Paul quotes these chapters multiple times in Galatians 3 to help us understand what it is Jesus redeemed us from. I was under a curse. Jesus became a curse for me. He took my place. He had all my sins laid on him. He received to the full the physical and spiritual suffering of the accursed, in my place. He lifted the curse from me. Question 39 of the Heidelberg Catechism asks, “Is it significant that he was ‘crucified’ instead of dying some other way?” Answer: “Yes. This death convinces me that he shouldered the curse which lay on me, since death by crucifixion was accursed by God.”

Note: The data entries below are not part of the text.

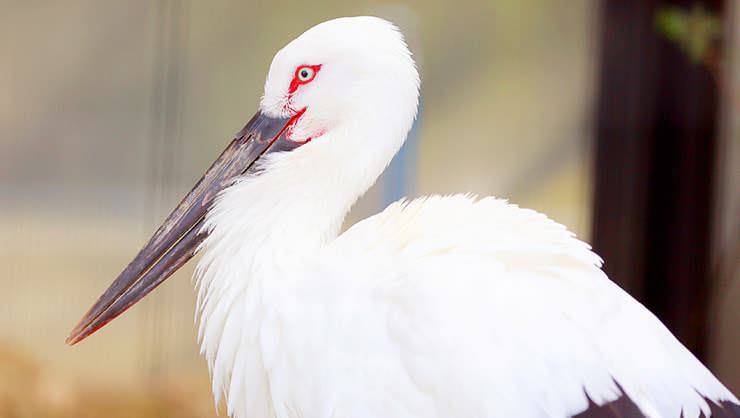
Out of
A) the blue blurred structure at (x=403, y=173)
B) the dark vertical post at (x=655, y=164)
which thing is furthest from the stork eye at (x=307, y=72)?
the dark vertical post at (x=655, y=164)

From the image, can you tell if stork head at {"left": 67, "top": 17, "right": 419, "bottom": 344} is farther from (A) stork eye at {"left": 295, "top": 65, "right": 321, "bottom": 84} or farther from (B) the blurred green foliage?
(B) the blurred green foliage

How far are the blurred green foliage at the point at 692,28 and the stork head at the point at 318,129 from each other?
1466mm

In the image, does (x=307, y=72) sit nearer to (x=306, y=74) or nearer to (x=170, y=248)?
(x=306, y=74)

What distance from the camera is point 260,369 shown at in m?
1.14

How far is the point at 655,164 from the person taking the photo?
2766 millimetres

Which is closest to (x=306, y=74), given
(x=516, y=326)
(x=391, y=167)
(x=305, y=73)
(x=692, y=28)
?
(x=305, y=73)

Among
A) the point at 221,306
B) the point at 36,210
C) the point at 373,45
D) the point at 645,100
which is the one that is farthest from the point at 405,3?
the point at 221,306

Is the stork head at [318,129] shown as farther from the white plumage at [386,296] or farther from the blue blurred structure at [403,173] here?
the blue blurred structure at [403,173]

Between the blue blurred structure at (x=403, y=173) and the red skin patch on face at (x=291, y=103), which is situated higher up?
the red skin patch on face at (x=291, y=103)

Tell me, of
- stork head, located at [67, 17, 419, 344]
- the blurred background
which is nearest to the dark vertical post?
the blurred background

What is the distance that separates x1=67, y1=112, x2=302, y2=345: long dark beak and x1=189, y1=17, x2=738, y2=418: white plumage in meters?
0.03

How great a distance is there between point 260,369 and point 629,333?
420 millimetres

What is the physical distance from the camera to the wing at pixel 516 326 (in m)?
1.02

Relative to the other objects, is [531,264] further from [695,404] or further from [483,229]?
[695,404]
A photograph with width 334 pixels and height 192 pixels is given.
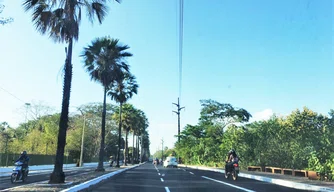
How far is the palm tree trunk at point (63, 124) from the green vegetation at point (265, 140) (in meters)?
13.0

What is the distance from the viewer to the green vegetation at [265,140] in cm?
1835

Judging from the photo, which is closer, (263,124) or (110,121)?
(263,124)

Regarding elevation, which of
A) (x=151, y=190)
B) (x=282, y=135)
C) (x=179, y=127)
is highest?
(x=179, y=127)

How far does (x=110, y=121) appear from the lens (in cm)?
7881

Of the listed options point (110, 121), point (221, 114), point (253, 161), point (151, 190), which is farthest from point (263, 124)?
point (110, 121)

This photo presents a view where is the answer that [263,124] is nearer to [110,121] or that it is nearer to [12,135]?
[110,121]

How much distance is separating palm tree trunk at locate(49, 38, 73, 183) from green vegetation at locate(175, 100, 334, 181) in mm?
12978

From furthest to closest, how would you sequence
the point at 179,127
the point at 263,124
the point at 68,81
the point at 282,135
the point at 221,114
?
the point at 179,127 → the point at 221,114 → the point at 263,124 → the point at 282,135 → the point at 68,81

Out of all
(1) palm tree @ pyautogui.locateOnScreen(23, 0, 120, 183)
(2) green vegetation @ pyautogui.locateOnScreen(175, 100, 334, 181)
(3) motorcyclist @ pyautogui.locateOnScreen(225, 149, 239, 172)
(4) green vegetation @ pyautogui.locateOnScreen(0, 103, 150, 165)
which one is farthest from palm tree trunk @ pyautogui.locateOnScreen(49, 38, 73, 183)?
(4) green vegetation @ pyautogui.locateOnScreen(0, 103, 150, 165)

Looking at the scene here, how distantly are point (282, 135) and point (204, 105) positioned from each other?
110 ft

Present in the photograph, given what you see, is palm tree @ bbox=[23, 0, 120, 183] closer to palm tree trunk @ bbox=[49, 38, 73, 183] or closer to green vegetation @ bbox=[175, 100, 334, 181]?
palm tree trunk @ bbox=[49, 38, 73, 183]

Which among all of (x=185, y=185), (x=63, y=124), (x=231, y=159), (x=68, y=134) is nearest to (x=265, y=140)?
(x=231, y=159)

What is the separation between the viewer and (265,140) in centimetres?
2923

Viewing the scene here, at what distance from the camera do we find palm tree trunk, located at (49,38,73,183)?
14.8m
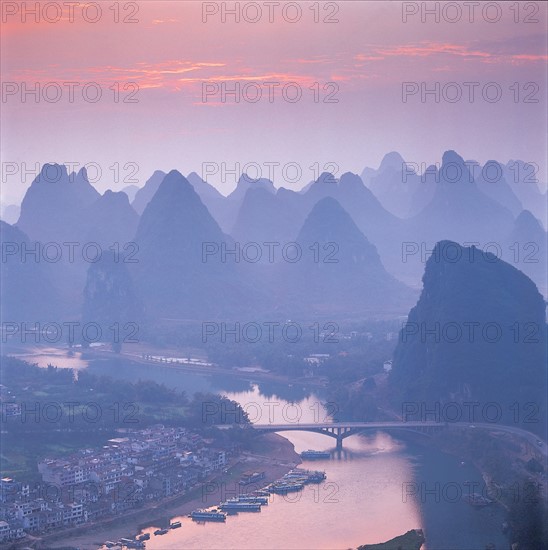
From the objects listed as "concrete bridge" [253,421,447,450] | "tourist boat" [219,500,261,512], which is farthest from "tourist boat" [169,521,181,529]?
"concrete bridge" [253,421,447,450]

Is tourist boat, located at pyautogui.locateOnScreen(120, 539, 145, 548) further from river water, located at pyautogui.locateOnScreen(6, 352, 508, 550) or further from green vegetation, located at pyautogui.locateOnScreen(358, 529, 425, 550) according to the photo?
green vegetation, located at pyautogui.locateOnScreen(358, 529, 425, 550)

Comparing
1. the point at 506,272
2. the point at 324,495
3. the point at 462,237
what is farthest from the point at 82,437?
the point at 462,237

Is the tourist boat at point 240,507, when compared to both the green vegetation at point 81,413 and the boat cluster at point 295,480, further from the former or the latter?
the green vegetation at point 81,413

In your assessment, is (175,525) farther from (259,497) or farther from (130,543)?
(259,497)

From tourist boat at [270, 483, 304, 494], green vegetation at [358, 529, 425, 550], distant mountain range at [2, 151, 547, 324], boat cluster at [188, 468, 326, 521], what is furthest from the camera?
distant mountain range at [2, 151, 547, 324]

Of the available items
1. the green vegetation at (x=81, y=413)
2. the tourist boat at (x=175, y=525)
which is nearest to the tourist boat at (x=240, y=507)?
the tourist boat at (x=175, y=525)

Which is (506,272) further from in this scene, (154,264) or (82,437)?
Answer: (154,264)

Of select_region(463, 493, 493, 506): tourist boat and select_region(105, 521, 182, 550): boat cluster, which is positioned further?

We still live in a cursed world, but one day he will set even that right. As we sing during this time of year, “No more let sin and sorrow grow / nor thorns infest the ground / He comes to make his blessings flow / far as the curse is found…” Written by Isaac Watts in 1719, these words are based on Psalm 98 and are actually about the second coming of Christ. The world will be remade, Revelation 22 tells us. The water of life will flow from the throne of God. “No longer will there be anything accursed, but the throne of God and of the Lamb will be in it, and his servants will worship him. They will see his face, and his name will be on their foreheads. And night will be no more. They will need no light of lamp or sun, for the Lord God will be their light, and they will reign forever and ever.” That is what we’re singing about. Christmas in this world is bittersweet: there is light but still darkness; there is family but still dysfunction and absence or loss; there is holiday but still work looms; there are gifts but still clutter and covetousness. But this first coming of Jesus reminds us too of his second. We have not only the beginning of the story but the end. We know the time will come when blessings flow as far as the curse is found.